# TASK INPUT
+++
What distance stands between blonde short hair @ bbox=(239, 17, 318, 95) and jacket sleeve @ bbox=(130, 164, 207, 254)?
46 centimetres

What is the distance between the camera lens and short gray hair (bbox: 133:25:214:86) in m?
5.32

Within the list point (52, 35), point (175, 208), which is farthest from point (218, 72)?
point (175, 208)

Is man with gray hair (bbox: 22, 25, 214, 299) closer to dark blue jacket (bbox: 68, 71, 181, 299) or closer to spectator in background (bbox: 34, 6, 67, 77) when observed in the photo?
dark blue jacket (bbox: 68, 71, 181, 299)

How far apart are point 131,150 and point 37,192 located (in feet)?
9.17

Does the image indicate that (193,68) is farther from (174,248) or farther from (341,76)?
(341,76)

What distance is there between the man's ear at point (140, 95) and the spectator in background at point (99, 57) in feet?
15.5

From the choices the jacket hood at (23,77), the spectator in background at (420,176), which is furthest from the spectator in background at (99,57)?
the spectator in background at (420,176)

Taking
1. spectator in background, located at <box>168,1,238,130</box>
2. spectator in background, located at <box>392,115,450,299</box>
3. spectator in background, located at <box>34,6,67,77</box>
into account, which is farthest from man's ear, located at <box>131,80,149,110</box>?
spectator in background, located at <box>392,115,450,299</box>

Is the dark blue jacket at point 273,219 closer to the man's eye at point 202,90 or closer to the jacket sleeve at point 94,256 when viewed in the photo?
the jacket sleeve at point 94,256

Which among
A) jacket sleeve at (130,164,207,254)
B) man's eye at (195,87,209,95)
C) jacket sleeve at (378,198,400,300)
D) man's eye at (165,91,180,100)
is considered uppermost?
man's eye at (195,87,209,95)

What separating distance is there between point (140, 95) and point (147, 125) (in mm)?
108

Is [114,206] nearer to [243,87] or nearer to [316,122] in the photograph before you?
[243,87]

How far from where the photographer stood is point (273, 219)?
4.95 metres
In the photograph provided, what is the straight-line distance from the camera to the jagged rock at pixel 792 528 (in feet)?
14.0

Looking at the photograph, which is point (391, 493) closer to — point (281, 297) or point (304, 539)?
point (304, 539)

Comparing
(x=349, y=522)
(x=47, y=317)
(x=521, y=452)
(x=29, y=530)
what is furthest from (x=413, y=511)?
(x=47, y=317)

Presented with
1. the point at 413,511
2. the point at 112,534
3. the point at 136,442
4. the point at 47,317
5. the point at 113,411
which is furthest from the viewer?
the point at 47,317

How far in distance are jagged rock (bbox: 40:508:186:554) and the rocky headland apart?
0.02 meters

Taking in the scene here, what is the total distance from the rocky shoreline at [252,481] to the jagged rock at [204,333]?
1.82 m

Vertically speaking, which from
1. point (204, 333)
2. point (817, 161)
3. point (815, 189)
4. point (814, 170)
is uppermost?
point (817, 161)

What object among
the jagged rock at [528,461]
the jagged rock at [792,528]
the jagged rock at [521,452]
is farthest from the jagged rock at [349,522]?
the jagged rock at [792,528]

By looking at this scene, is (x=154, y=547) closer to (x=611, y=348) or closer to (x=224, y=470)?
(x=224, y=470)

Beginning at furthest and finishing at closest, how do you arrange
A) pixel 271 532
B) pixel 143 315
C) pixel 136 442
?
+++
# WORK TO BE COMPLETED
Set out every line of the records above as a numbered list, with the blank lines dropped.

# ANSWER FOR THE TASK
1. What distance stands between blonde short hair @ bbox=(239, 17, 318, 95) and jacket sleeve @ bbox=(130, 164, 207, 254)?
2. 46 centimetres
3. What is the distance between the camera lens and short gray hair (bbox: 133:25:214:86) in m?
4. 5.32
5. Within the list point (52, 35), point (175, 208), which is farthest from point (218, 72)?
6. point (175, 208)
7. Is man with gray hair (bbox: 22, 25, 214, 299) closer to dark blue jacket (bbox: 68, 71, 181, 299) or closer to spectator in background (bbox: 34, 6, 67, 77) when observed in the photo?
8. dark blue jacket (bbox: 68, 71, 181, 299)
9. How far apart are point 131,150 and point 37,192 located (in feet)?
10. 9.17
11. Does the image indicate that (193,68) is farther from (174,248) or farther from (341,76)?
12. (341,76)
13. What distance is there between the man's ear at point (140, 95) and the spectator in background at point (99, 57) in feet?
14. 15.5
15. From the choices the jacket hood at (23,77), the spectator in background at (420,176), which is furthest from the spectator in background at (99,57)?
16. the spectator in background at (420,176)
17. Taking
18. 1. spectator in background, located at <box>168,1,238,130</box>
19. 2. spectator in background, located at <box>392,115,450,299</box>
20. 3. spectator in background, located at <box>34,6,67,77</box>
21. into account, which is farthest from man's ear, located at <box>131,80,149,110</box>?
22. spectator in background, located at <box>392,115,450,299</box>
23. Is the dark blue jacket at point 273,219 closer to the man's eye at point 202,90 or closer to the jacket sleeve at point 94,256 when viewed in the photo?
24. the jacket sleeve at point 94,256
25. Which among
26. A) jacket sleeve at (130,164,207,254)
27. B) man's eye at (195,87,209,95)
28. C) jacket sleeve at (378,198,400,300)
29. D) man's eye at (165,91,180,100)
30. is considered uppermost?
31. man's eye at (195,87,209,95)
32. What separating distance is there between point (140, 95) and point (147, 125) (in mm)?
33. 108
34. Is [114,206] nearer to [243,87] or nearer to [316,122] in the photograph before you?
35. [243,87]
36. How far from where the photographer stood is point (273, 219)?
37. 4.95 metres
38. In the photograph provided, what is the straight-line distance from the camera to the jagged rock at pixel 792 528 (in feet)?
39. 14.0
40. Looking at the photograph, which is point (391, 493) closer to — point (281, 297) or point (304, 539)?
41. point (304, 539)
42. Comparing
43. (x=349, y=522)
44. (x=47, y=317)
45. (x=521, y=452)
46. (x=29, y=530)
47. what is furthest from (x=413, y=511)?
48. (x=47, y=317)
49. Presented with
50. 1. the point at 413,511
51. 2. the point at 112,534
52. 3. the point at 136,442
53. 4. the point at 47,317
54. 5. the point at 113,411
55. which is furthest from the viewer?
56. the point at 47,317
57. How far in distance are jagged rock (bbox: 40:508:186:554) and the rocky headland apart?
58. 0.02 meters
59. Taking in the scene here, what is the total distance from the rocky shoreline at [252,481] to the jagged rock at [204,333]?
60. 1.82 m
61. Vertically speaking, which from
62. 1. point (204, 333)
63. 2. point (817, 161)
64. 3. point (815, 189)
65. 4. point (814, 170)
66. is uppermost?
67. point (817, 161)
68. What object among
69. the jagged rock at [528,461]
70. the jagged rock at [792,528]
71. the jagged rock at [521,452]
72. is farthest from the jagged rock at [349,522]?
73. the jagged rock at [792,528]
74. By looking at this scene, is (x=154, y=547) closer to (x=611, y=348) or closer to (x=224, y=470)?
75. (x=224, y=470)
76. Beginning at furthest and finishing at closest, how do you arrange
77. A) pixel 271 532
78. B) pixel 143 315
79. C) pixel 136 442
80. ?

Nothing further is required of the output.